**EXERCISE AIM:**
Reproduce every line of the listing from the line containing "How far is tire" through the line containing "Considering the positions, is", both included. Add 81 to each number in the answers, both the distances and the pixel coordinates, and leave everything else unchanged.

**DATA:**
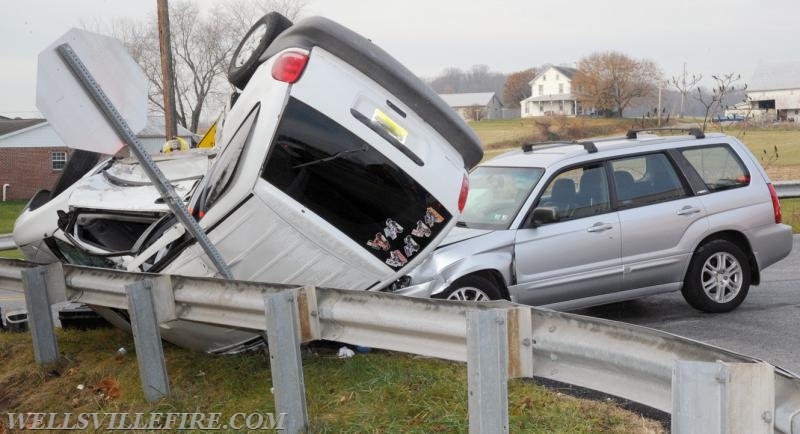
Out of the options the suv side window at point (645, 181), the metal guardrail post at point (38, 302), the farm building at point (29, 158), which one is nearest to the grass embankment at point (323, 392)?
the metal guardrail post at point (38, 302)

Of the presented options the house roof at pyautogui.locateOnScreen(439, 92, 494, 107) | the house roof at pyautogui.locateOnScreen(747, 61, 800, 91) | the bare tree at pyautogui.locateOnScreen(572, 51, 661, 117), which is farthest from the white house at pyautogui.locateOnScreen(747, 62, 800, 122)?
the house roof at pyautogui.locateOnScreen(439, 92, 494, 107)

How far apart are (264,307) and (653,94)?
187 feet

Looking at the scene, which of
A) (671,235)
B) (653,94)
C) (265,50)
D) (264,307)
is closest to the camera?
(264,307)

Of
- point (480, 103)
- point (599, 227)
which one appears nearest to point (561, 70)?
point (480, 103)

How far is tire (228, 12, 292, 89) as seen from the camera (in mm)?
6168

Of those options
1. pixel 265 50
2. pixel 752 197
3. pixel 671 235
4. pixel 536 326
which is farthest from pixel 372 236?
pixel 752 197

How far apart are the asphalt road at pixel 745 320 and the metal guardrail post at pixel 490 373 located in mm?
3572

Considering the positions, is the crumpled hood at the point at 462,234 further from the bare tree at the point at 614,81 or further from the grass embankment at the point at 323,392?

* * *

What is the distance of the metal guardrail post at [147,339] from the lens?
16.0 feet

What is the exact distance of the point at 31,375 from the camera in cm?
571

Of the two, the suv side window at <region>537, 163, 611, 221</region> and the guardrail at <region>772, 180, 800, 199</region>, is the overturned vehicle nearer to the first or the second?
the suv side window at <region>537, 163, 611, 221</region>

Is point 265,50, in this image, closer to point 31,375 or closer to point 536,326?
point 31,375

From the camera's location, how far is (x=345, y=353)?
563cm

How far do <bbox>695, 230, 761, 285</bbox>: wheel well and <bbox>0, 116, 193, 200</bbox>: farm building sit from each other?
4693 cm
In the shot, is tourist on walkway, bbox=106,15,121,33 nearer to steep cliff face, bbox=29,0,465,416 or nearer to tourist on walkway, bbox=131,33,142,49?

...

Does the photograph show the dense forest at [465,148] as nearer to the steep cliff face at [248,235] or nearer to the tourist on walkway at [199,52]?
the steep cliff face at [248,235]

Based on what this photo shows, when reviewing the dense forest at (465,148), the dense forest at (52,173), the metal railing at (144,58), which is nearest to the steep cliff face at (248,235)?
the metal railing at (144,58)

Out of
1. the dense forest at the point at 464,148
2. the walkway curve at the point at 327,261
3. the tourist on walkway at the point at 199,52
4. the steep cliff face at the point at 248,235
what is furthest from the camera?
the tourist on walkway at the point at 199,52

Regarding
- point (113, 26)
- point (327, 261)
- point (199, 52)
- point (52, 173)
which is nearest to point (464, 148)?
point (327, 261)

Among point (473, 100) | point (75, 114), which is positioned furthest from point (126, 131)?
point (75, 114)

**OUTPUT OF THE EXERCISE:**
How far is tire (228, 12, 292, 89) as seen from the camera (in mm)?
6249

Of those options
1. pixel 265 50
2. pixel 752 197
3. pixel 671 235
4. pixel 536 326
which is farthest from pixel 372 236?
pixel 833 278

How far apart are the asphalt road at pixel 745 320 and the metal guardrail post at pixel 490 373 located in mm?
3653

Considering the positions, is the crumpled hood at the point at 462,234 further from the bare tree at the point at 614,81 or further from the grass embankment at the point at 323,392?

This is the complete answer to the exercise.